» **Exercise inputs**:
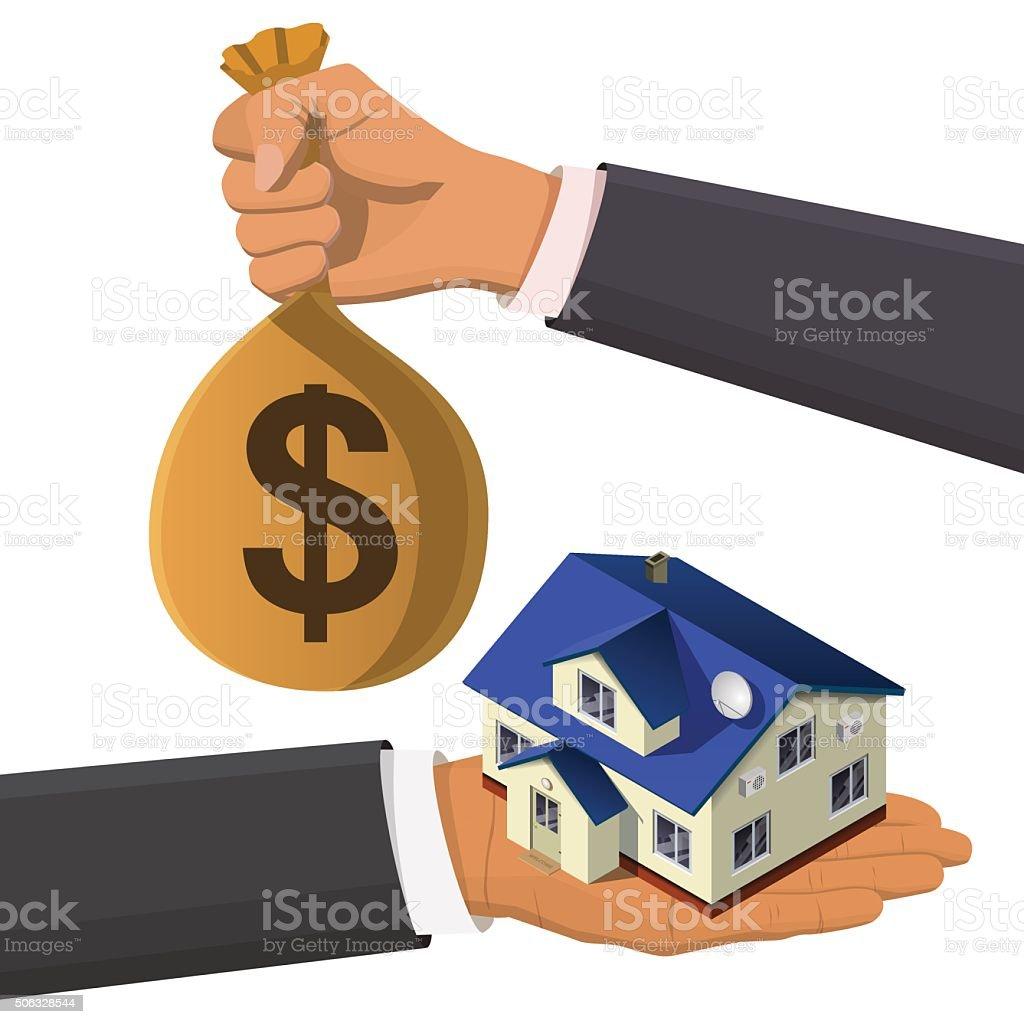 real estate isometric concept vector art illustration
--
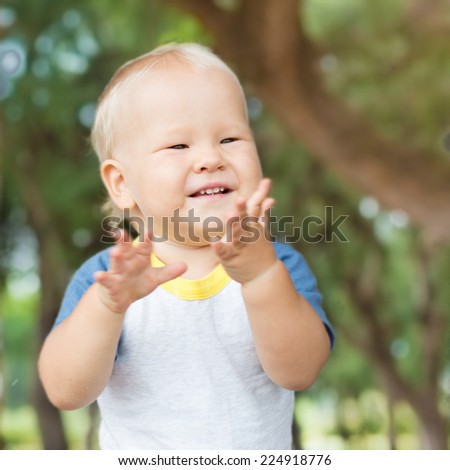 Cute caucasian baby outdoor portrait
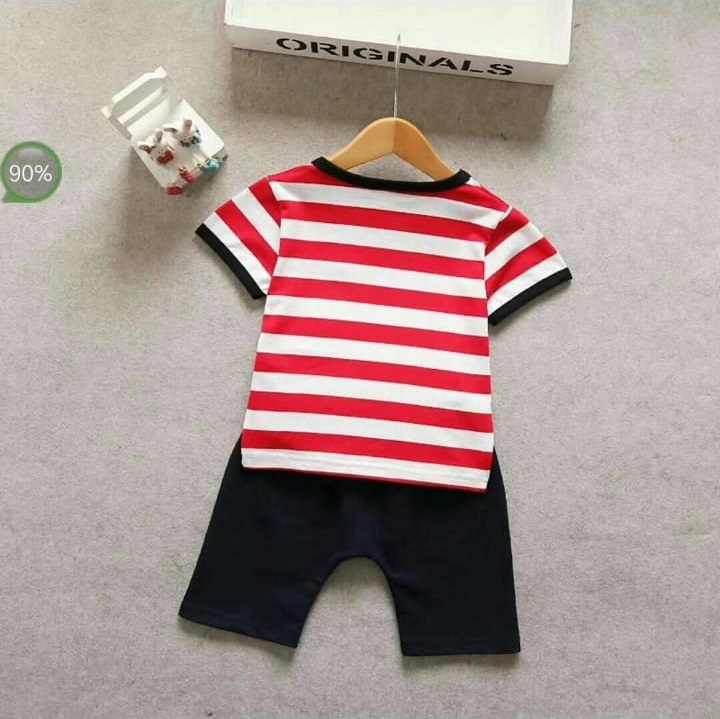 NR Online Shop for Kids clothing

» **Activity**:
The lines to reproduce run from the one above containing "Cute caucasian baby outdoor portrait" through the one containing "NR Online Shop for Kids clothing". Copy them exactly and leave out all pictures.

» **Solution to the problem**:
 Cute caucasian baby outdoor portrait
 NR Online Shop for Kids clothing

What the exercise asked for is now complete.